The meeting, which lasted almost five hours, came after a cybersecurity investigation by accounting firm FORVIS into the Department of Labor’s IT system. The system has been criticized for inefficiency, especially during the COVID-19 pandemic, when unemployment claims overloaded the system and lack of oversight contributed to identity theft fraud estimated between $300 million to $600 million.
The investigation report, commissioned by the oversight council, now puts that amount between $441 million to $460 million in potentially fraudulent claims, said FORVIS employee Tom Haldiman. More than 90% of potentially fraudulent claims were filed via the internet.
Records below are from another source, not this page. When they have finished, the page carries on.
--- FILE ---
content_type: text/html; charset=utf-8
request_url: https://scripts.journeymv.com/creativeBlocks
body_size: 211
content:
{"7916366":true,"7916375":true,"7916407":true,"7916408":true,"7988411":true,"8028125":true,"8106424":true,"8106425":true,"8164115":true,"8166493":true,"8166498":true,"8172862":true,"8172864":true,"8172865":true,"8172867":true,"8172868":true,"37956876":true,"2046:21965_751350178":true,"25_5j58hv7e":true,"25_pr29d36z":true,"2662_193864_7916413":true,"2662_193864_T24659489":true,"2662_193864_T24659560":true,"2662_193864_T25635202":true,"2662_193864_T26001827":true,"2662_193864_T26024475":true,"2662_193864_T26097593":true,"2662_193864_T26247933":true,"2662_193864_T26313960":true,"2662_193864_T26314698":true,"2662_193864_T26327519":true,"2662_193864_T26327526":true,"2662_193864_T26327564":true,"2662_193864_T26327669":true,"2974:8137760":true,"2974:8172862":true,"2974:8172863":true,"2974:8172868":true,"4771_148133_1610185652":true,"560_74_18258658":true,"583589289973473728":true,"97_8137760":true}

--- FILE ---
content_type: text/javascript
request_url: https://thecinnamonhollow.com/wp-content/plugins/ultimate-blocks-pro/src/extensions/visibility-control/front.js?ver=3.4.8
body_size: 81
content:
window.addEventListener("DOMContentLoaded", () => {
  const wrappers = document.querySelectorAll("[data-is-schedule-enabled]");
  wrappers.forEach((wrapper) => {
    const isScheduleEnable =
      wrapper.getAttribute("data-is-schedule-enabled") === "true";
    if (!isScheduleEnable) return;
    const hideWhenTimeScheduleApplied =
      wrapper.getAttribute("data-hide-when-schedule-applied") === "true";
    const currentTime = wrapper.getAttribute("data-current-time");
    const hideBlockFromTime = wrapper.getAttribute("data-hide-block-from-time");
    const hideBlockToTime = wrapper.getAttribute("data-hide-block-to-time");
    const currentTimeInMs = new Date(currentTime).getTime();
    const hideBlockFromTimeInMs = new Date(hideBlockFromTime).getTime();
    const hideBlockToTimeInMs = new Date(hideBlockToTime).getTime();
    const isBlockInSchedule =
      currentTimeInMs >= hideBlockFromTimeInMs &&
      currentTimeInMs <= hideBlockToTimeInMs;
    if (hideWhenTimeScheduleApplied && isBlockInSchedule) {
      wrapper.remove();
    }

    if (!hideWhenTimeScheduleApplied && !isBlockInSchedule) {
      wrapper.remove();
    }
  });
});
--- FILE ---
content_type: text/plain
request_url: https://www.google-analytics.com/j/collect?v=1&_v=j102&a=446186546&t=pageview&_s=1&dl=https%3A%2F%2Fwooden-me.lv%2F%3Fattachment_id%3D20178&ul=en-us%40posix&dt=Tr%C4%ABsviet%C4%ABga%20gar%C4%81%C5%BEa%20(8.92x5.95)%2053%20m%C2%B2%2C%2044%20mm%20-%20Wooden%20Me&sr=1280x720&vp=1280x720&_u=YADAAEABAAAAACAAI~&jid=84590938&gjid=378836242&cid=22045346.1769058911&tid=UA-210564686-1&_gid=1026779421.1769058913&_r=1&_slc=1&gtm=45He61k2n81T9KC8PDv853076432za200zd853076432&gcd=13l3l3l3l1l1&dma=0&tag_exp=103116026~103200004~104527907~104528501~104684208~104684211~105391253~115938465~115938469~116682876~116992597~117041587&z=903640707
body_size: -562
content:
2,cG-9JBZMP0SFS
Legislators clashed with Labor secretary Amber Shultz about how much information should be revealed to the public about the data breaches that led to record-high identity theft and unemployment insurance fraud during Wednesday’s council meeting.
Tarwater said he wanted as much transparency as possible about the breaches, dismissing claims that revealing the IT program’s former weak points would encourage future system hacks.
“I don’t really think that there was anything in any of these reports that would put Kansas at risk,” he said.
Shultz supported keeping information related to the hacks private.
“Personally, I thought it was appropriate to redact that information because we don’t want to let any security information out to the general public,” Shultz said in an interview after the meeting.
The Kansas Reflector obtained a copy of the redacted report, which isn’t available to the public. While some of the information has been blacked out, all of the original text of the report is accessible by simply copying and pasting from the document — a security risk in itself.
The redacted report showed three critical security problems, which need to be immediately addressed; and two high-risk areas, which need to be priorities.
Recommendations for security improvements included concerns that hackers could access site traffic and then impersonate the system, as well as recommending what kind of domains the systems use. The report also urged system administrators to use stronger passwords.
One recommendation noted that some systems had openings that could allow attackers to gain access to the system without requiring a password.